• [GIVEN EXERCISE 1] Extract the passage of the preprint listing word for word, starting with "Numerical Analysis of Dynamic" and going on through "Preprint also exists.".
• [GIVEN EXERCISE 2] From the records, copy word for word the lines starting with the line containing "What distance does" and going on through the line containing "2561 centimetres", including both of those lines.

• [PROVIDED TEXT]
'''

Preprint Article Version 1 Preserved in Portico This version is not peer-reviewed

Numerical Analysis of Dynamic Interaction Between Two Closely Spaced Vertical Axis Wind Turbines

Version 1 : Received: 20 March 2021 / Approved: 22 March 2021 / Online: 22 March 2021 (12:05:53 CET)

A peer-reviewed article of this Preprint also exists.

Hara, Y.; Jodai, Y.; Okinaga, T.; Furukawa, M. Numerical Analysis of the Dynamic Interaction between Two Closely Spaced Vertical-Axis Wind Turbines. Energies 2021, 14, 2286. Hara, Y.; Jodai, Y.; Okinaga, T.; Furukawa, M. Numerical Analysis of the Dynamic Interaction between Two Closely Spaced Vertical-Axis Wind Turbines. Energies 2021, 14, 2286.

'''

(Dataset excerpt)

'''

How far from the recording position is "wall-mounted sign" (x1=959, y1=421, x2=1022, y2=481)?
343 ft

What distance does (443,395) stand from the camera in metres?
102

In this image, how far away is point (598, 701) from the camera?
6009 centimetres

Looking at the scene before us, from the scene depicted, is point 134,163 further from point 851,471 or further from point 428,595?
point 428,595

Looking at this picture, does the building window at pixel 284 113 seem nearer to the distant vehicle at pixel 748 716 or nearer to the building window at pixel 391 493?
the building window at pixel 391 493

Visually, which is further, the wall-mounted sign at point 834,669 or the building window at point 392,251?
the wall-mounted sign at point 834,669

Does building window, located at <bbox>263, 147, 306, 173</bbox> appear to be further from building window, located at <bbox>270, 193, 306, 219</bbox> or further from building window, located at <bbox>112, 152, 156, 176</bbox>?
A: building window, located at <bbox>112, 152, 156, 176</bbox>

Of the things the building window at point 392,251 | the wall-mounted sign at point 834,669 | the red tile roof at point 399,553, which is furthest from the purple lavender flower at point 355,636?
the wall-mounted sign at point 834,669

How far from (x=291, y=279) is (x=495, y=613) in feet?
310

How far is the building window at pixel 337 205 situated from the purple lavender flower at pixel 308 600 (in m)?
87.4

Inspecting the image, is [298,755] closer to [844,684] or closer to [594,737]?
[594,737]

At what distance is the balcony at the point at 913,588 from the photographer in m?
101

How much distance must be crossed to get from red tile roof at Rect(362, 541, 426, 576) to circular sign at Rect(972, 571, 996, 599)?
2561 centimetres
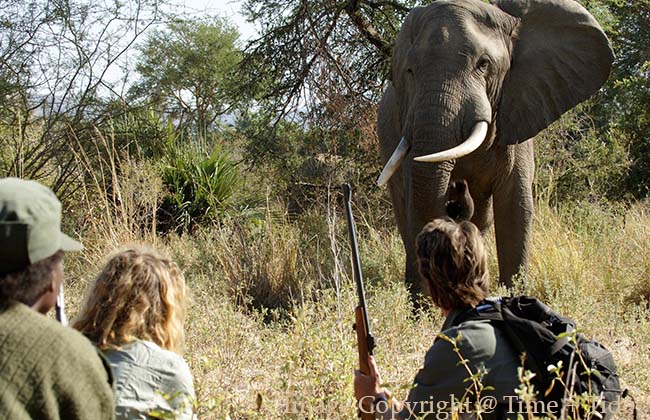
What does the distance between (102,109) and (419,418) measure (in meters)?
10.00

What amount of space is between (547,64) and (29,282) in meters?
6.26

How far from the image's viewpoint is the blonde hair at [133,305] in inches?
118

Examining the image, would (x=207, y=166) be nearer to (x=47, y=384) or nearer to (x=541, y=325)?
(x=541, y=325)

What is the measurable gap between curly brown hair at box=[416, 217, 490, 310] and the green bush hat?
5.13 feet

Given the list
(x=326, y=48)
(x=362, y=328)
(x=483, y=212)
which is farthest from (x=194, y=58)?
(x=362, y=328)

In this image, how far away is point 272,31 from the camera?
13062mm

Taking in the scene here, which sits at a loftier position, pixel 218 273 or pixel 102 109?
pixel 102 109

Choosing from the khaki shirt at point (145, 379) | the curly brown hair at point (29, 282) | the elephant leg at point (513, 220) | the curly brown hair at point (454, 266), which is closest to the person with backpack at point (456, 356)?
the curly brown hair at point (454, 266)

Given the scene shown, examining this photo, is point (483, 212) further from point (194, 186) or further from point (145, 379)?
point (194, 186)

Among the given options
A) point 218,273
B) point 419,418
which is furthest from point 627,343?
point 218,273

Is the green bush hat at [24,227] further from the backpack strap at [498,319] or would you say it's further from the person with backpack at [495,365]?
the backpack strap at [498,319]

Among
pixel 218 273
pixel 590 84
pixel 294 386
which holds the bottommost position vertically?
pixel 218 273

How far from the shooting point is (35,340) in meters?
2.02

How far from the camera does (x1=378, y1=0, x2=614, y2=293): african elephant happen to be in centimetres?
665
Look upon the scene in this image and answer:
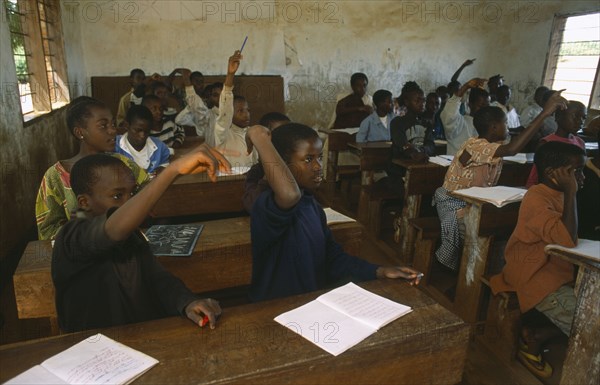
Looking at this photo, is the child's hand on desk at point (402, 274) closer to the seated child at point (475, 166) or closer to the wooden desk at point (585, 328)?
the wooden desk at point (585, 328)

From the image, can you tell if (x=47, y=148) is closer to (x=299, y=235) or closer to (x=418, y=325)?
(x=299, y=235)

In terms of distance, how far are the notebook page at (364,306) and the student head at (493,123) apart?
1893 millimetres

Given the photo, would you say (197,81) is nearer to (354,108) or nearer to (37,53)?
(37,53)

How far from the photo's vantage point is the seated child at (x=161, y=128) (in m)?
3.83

'''
'''

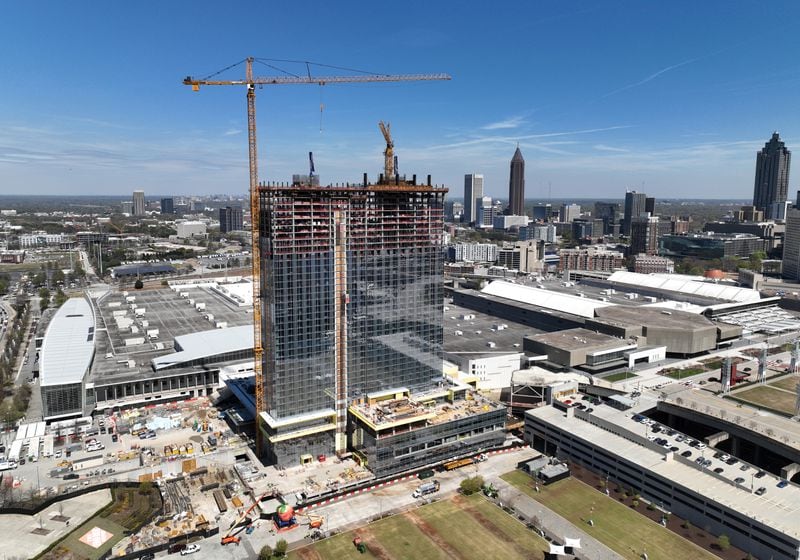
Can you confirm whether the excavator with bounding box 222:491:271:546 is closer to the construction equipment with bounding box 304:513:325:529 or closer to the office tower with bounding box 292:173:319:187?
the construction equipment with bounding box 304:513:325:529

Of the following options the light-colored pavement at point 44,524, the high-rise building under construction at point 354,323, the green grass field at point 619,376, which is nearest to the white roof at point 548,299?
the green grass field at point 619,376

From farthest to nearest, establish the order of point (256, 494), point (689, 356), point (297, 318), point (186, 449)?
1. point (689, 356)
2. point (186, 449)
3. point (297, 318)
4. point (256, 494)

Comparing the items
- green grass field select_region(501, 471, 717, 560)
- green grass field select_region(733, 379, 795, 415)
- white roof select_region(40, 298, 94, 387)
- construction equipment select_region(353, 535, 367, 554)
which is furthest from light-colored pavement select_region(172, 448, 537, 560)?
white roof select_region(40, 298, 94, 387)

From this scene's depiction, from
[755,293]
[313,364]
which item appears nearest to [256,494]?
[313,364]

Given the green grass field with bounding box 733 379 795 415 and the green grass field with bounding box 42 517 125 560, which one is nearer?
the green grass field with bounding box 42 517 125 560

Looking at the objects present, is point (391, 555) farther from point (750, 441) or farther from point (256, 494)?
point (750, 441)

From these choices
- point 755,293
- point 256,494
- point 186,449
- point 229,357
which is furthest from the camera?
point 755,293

'''

• [FINAL RESULT 1]
Numerical Analysis of Dynamic Interaction Between Two Closely Spaced Vertical Axis Wind Turbines

Version 1 : Received: 20 March 2021 / Approved: 22 March 2021 / Online: 22 March 2021 (12:05:53 CET)

A peer-reviewed article of this Preprint also exists.

• [FINAL RESULT 2]
What distance does (443,395) stand from the camera in metres?
102

In this image, how far away is point (598, 701) from the camera?
6009 centimetres

Looking at the scene before us, from the scene depicted, is point 134,163 further from point 851,471 or further from point 428,595?
point 428,595

Looking at this picture, does the building window at pixel 284 113 seem nearer to the distant vehicle at pixel 748 716 or nearer to the building window at pixel 391 493?
the building window at pixel 391 493

Visually, which is further, the wall-mounted sign at point 834,669 or the building window at point 392,251?
the wall-mounted sign at point 834,669

Does building window, located at <bbox>263, 147, 306, 173</bbox> appear to be further from building window, located at <bbox>270, 193, 306, 219</bbox> or further from building window, located at <bbox>112, 152, 156, 176</bbox>?
A: building window, located at <bbox>112, 152, 156, 176</bbox>

Of the things the building window at point 392,251 | the wall-mounted sign at point 834,669 | the red tile roof at point 399,553, which is furthest from the purple lavender flower at point 355,636?
the wall-mounted sign at point 834,669

How far from (x=291, y=279) is (x=495, y=613) in feet?
310

How far is the building window at pixel 337 205 situated from the purple lavender flower at pixel 308 600 (in m)?
87.4

Inspecting the image, is [298,755] closer to [844,684] or closer to [594,737]?
[594,737]

At what distance is the balcony at the point at 913,588 from the photographer in m?
101

How much distance must be crossed to get from red tile roof at Rect(362, 541, 426, 576) to circular sign at Rect(972, 571, 996, 599)?
2561 centimetres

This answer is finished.